■ SET PROBLEM
Pull out every line of the items below that contains the word "this", and copy each such line.

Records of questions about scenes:
━━━━━━━━━━
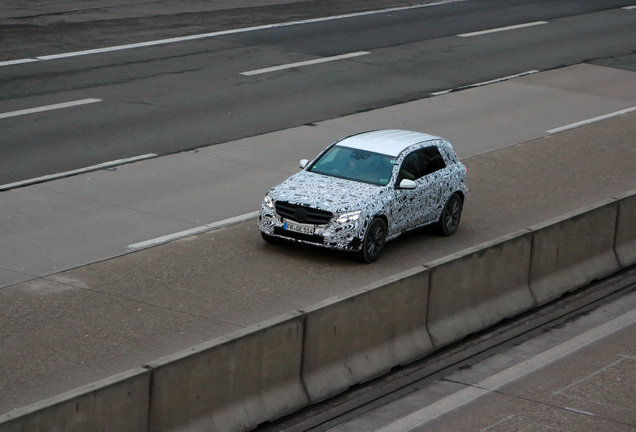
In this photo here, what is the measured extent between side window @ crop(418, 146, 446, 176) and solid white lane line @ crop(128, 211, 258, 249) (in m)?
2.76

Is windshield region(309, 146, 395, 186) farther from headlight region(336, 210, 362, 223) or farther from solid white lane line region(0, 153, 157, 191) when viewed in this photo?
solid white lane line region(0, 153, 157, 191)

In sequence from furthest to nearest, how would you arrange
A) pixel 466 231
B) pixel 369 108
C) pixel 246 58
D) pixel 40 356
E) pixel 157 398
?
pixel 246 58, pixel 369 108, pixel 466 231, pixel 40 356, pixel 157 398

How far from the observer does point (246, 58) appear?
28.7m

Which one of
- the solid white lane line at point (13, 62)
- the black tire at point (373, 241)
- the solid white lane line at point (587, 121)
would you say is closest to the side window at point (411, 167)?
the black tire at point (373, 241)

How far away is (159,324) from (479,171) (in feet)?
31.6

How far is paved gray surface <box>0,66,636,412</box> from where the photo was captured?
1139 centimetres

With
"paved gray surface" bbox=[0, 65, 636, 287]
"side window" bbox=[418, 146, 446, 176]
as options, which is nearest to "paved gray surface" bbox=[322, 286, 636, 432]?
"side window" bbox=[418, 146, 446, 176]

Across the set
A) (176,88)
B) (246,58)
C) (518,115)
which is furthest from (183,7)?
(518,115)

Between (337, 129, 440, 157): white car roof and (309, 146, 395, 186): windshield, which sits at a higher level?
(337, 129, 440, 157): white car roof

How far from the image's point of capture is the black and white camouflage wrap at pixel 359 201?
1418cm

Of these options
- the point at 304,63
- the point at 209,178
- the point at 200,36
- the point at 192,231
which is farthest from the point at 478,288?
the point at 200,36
━━━━━━━━━━
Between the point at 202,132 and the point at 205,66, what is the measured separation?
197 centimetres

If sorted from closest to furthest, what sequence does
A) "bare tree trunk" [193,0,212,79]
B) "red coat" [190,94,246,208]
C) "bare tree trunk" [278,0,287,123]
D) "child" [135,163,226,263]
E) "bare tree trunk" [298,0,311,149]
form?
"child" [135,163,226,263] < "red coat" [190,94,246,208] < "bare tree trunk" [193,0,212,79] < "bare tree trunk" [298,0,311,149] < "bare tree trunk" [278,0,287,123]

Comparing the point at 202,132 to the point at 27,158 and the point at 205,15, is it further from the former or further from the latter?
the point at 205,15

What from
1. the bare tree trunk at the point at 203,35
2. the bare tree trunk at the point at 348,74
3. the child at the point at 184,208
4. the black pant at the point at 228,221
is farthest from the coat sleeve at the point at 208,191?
━━━━━━━━━━
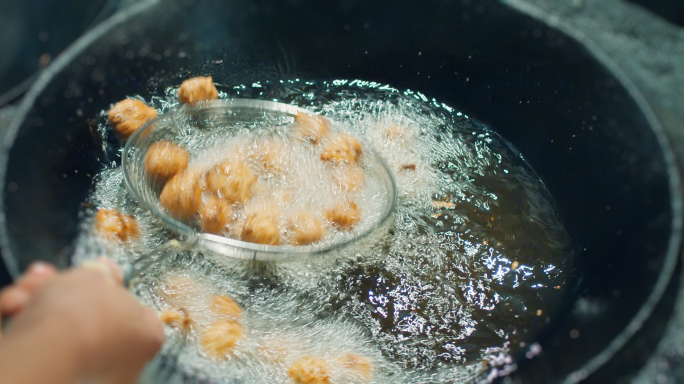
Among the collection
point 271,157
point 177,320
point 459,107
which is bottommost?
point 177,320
━━━━━━━━━━
■ OUTPUT OF THE EXERCISE
In this photo here, what is the measured extent between side window @ crop(418, 146, 446, 176) and solid white lane line @ crop(128, 211, 258, 249) (in m)?
Is windshield region(309, 146, 395, 186) farther from headlight region(336, 210, 362, 223) or farther from solid white lane line region(0, 153, 157, 191) when viewed in this photo?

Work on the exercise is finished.